Consistency & Consistency Levels: Distributed Data Stores
Prerequisites — Quorum
In this article, we are going to talk about consistency in distributed systems. Consistency in a distributed context is not the same as consistency in RDBMS(Single Server). Consistency in a traditional RDBMS is about ensuring data correctness through constraints. You can find out more about Consistency in RDBMS through this blog.
Coming back to Distributed Data Stores,
Consistency is about keeping the replica nodes in sync with the leader & other replica nodes in a distributed data store.
What If I Do Not Have A Consistent System
If you’re using a distributed data store, & you’re not having consistency guarantees, any write to the data store might be written to the leader, but since the replica nodes are not in sync with the leader, the subsequent reads might not show the latest write.
Similarly, if some replicas are in sync, but others are not, some users might see the latest write, while others would not. This too leads to Inconsistent behaviour from the system.
Consistency Level is the number of replica nodes that must acknowledge a read/write request to be successful for the entire request to be considered successful.
Notice that I mentioned both read & write requests in the definition. That’s because we can define consistency level for both read & write requests.

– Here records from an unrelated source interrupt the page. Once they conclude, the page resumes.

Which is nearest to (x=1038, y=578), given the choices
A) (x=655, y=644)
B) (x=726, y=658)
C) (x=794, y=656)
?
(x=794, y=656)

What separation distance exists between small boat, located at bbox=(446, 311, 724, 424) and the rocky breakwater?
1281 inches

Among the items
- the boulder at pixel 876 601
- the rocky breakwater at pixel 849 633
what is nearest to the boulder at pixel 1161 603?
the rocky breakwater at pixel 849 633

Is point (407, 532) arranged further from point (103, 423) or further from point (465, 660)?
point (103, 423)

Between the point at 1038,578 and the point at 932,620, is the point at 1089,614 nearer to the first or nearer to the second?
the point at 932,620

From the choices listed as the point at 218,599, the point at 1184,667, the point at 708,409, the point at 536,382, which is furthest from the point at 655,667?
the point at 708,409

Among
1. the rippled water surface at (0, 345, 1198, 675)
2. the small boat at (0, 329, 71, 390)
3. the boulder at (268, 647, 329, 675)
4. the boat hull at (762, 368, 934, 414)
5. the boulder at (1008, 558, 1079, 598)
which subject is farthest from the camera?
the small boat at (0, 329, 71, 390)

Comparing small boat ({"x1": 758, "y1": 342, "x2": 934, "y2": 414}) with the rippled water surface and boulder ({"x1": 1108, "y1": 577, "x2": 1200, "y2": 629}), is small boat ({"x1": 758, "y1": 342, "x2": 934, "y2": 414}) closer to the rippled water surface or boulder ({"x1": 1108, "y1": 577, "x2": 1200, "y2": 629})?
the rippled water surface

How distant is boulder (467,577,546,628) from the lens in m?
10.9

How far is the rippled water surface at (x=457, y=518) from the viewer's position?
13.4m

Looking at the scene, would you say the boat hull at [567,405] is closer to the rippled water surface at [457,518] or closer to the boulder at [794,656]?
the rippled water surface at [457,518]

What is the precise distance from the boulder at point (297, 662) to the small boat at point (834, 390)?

Read CL — Read Consistency Level can be defined as the number of replica nodes that must acknowledge the latest copy of the data in its partition to the user.
Write CL — Write Consistency Level can be defined as the number of replica nodes that must successfully acknowledge a write of the latest data to its partition.
CL Values — You can set different values for Consistency Level in your data store for read/write requests -
- ONE — Only one node must acknowledge a read/write request.
- TWO/THREE… — N(2/3…) nodes must acknowledge a read/write request.